▶ **Exercise prompt**
Reproduce the records below line for line without any changes, leaving out the pictures.

▶ **Provided data**
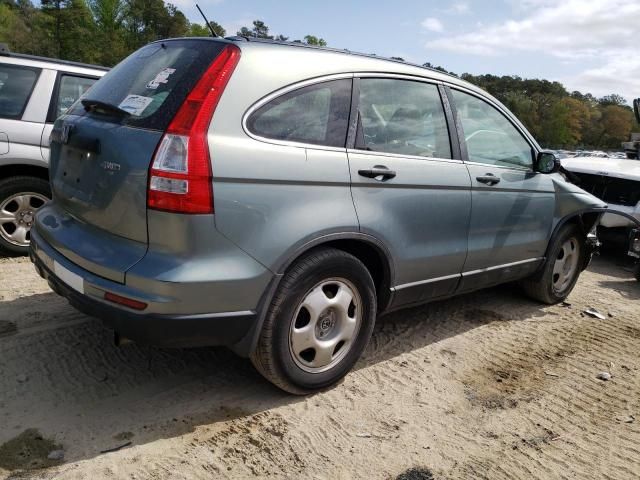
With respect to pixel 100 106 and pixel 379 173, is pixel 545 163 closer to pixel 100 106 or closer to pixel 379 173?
pixel 379 173

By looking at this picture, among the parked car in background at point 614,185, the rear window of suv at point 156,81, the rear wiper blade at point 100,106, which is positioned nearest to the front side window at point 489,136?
the rear window of suv at point 156,81

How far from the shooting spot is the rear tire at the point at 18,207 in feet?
17.1

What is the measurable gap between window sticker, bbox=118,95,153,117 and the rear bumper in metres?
0.82

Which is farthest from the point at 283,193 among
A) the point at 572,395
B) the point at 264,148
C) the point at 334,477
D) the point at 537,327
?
the point at 537,327

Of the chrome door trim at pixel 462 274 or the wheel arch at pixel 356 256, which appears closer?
the wheel arch at pixel 356 256

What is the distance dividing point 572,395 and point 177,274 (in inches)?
102

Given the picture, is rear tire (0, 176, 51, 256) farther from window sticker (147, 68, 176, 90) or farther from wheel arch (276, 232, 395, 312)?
wheel arch (276, 232, 395, 312)

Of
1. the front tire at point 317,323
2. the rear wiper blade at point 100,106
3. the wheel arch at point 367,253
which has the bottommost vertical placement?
the front tire at point 317,323

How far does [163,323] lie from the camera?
250cm

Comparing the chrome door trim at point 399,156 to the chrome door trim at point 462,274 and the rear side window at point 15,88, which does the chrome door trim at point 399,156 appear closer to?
the chrome door trim at point 462,274

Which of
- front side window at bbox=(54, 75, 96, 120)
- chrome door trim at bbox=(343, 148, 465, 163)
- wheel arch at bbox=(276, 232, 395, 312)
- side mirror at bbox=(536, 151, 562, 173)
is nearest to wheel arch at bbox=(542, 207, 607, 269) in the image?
side mirror at bbox=(536, 151, 562, 173)

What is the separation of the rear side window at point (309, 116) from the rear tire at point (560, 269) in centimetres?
270

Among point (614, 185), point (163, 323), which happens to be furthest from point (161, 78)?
point (614, 185)

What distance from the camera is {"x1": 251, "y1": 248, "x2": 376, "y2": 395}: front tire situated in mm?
2828
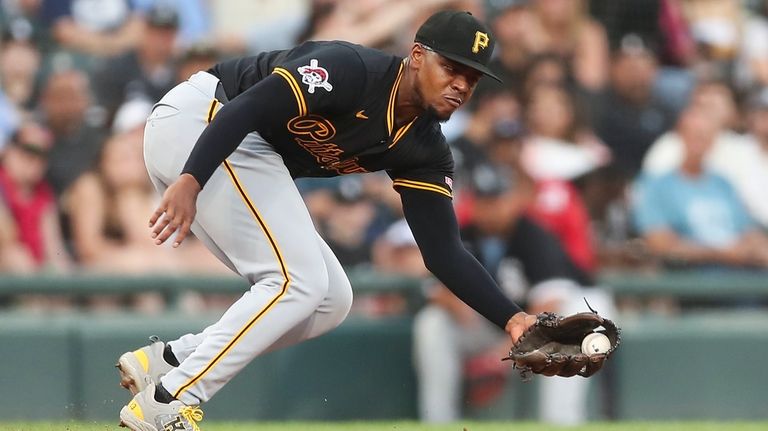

▶ **Exercise output**
With respect to pixel 100 106 and pixel 379 173, is pixel 545 163 closer to pixel 100 106 or closer to pixel 379 173?
pixel 379 173

By looking at this picture, among the parked car in background at point 614,185, the rear window of suv at point 156,81, the rear wiper blade at point 100,106, which is positioned nearest to the front side window at point 489,136?
the rear window of suv at point 156,81

How far from the shooting spot is the rear tire at the point at 18,207 in feet?
17.1

What is the measurable gap between window sticker, bbox=118,95,153,117 and the rear bumper in metres?
0.82

Which is farthest from the point at 283,193 among
A) the point at 572,395
B) the point at 264,148
C) the point at 334,477
D) the point at 537,327
?
the point at 537,327

Of the chrome door trim at pixel 462 274 or the wheel arch at pixel 356 256, which appears closer?
the wheel arch at pixel 356 256

What is the distance dividing point 572,395 and point 177,274 (in inches)?
102

Given the picture, is rear tire (0, 176, 51, 256) farther from window sticker (147, 68, 176, 90) or farther from wheel arch (276, 232, 395, 312)?
wheel arch (276, 232, 395, 312)

Of
1. the front tire at point 317,323
2. the rear wiper blade at point 100,106
3. the wheel arch at point 367,253
which has the bottommost vertical placement?
the front tire at point 317,323

How far does [163,323] lie from the camera?
250cm

Comparing the chrome door trim at point 399,156 to the chrome door trim at point 462,274 and the rear side window at point 15,88, which does the chrome door trim at point 399,156 appear closer to?
the chrome door trim at point 462,274

Which of
- front side window at bbox=(54, 75, 96, 120)
- chrome door trim at bbox=(343, 148, 465, 163)
- wheel arch at bbox=(276, 232, 395, 312)
- side mirror at bbox=(536, 151, 562, 173)
is nearest to wheel arch at bbox=(542, 207, 607, 269) in the image?
side mirror at bbox=(536, 151, 562, 173)

What is the separation of the rear side window at point (309, 116) from the rear tire at point (560, 269) in centimetres?
270

Among point (614, 185), point (163, 323), which happens to be furthest from point (161, 78)?
point (614, 185)

What distance from the camera is {"x1": 251, "y1": 248, "x2": 376, "y2": 395}: front tire situated in mm?
2828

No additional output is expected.